When the ABC interviewer pointed out that Ms. Warren had called for breaking up Facebook and ask him whether he was comparing her to Mr. Trump, he parried the question.
“I most certainly did not, she is my friend,” Mr. Booker said. “Let her discuss and debate her positions. I’m telling you right now, we do not need a president that is going to use their own personal beliefs and tell you which companies we should break up. We need a president that’s going to enforce antitrust laws in this country, and I will be that person.”
Momentum against Facebook is also building on Capitol Hill, part of a left-right coalition uniting over their (very different) criticisms of the Silicon Valley behemoths.
Sens.
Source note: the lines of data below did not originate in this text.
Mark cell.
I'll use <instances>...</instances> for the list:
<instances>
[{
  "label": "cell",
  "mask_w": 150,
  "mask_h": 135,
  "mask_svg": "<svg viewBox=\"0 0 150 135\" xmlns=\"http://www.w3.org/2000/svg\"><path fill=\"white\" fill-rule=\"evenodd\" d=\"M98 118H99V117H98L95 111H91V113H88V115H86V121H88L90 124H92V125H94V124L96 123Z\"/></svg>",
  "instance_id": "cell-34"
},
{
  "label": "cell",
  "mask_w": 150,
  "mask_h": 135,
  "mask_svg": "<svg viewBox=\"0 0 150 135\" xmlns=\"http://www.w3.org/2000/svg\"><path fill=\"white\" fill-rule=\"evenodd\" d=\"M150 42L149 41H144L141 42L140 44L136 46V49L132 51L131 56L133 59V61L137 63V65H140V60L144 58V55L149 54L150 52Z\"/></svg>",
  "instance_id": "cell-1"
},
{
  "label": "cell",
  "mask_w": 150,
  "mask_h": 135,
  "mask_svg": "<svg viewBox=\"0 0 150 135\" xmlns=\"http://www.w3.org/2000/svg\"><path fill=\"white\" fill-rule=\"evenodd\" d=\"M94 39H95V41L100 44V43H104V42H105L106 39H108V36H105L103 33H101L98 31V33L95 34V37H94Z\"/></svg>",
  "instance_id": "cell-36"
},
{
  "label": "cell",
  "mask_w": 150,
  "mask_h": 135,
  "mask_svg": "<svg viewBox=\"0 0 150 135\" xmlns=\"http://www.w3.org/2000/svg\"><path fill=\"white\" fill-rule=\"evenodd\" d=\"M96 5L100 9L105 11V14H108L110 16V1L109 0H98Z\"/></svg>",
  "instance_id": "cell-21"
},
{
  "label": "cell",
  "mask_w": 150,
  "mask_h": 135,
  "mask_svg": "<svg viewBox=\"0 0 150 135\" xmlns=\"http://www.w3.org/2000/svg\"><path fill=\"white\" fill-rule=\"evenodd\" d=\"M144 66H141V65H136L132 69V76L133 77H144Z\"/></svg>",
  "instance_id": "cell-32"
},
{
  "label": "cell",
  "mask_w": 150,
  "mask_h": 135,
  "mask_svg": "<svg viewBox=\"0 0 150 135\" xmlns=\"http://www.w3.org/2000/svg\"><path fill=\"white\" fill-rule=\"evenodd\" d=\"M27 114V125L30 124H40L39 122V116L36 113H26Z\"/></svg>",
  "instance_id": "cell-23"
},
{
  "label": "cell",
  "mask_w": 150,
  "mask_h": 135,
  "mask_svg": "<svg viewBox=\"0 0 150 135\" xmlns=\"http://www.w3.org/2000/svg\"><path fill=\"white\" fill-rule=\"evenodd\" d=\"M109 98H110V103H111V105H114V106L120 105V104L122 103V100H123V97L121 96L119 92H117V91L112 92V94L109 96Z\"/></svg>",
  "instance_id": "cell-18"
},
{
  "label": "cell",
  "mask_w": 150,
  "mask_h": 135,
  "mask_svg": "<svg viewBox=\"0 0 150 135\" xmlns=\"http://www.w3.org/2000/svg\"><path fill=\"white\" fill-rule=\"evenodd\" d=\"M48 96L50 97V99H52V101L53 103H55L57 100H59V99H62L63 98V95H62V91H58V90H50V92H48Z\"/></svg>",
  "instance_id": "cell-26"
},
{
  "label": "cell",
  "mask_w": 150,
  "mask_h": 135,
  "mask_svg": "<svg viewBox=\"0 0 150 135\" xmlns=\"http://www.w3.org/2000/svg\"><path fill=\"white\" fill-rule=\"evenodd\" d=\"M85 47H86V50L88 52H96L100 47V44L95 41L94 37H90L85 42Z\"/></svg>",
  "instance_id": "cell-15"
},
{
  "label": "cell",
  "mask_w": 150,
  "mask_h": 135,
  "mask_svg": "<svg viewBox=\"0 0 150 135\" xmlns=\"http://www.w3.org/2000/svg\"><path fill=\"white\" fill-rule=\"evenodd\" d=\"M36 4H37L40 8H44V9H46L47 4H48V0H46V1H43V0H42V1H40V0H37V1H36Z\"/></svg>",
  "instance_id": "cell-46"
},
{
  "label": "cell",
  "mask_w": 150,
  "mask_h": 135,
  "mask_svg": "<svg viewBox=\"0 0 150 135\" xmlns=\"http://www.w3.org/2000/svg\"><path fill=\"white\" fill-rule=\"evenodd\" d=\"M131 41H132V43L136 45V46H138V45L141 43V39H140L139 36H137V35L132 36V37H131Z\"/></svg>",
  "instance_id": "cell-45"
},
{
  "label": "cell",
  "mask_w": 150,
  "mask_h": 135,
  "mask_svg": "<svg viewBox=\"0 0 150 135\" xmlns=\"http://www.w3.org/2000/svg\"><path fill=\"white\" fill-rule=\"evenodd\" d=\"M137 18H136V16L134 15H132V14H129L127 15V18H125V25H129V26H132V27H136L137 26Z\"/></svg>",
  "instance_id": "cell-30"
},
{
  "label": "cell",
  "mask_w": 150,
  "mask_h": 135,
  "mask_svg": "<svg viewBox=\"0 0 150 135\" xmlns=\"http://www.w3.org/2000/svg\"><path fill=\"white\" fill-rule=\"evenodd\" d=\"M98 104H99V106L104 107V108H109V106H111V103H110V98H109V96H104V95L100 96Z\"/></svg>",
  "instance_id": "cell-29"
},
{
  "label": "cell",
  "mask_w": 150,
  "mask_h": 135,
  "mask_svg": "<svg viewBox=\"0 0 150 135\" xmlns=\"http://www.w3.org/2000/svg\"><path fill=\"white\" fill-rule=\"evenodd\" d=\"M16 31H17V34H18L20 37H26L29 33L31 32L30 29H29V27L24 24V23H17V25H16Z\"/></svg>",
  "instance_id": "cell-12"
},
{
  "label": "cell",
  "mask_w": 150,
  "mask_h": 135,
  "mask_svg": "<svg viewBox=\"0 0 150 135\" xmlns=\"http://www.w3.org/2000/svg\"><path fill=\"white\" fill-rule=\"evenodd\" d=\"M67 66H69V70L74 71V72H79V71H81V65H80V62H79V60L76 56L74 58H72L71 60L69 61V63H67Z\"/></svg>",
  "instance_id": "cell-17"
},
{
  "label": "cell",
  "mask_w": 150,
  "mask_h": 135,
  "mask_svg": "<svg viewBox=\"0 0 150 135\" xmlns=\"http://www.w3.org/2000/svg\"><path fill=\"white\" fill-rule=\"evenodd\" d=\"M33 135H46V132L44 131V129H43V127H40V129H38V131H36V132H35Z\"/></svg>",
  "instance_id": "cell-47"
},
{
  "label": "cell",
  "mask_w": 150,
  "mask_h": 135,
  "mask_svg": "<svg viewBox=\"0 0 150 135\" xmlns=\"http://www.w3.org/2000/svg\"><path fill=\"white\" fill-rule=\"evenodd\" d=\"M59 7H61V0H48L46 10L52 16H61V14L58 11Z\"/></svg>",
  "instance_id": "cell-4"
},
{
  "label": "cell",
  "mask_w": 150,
Richard Blumenthal, Connecticut Democrat, and Josh Hawley, Missouri Republican, sent a letter last week to the Federal Trade Commission complaining that the expected fine of $3 billion to $5 billion for privacy violations in the Cambridge Analytica case is too small for a company that size.
The senators argued that only a bigger fine — the FTC hasn’t formally announced a penalty — would send a real message and hinted that individual executives such as Mark Zuckerberg should be held accountable personally. The pair also requested specific rules restricting data collection and cross-platform data sharing.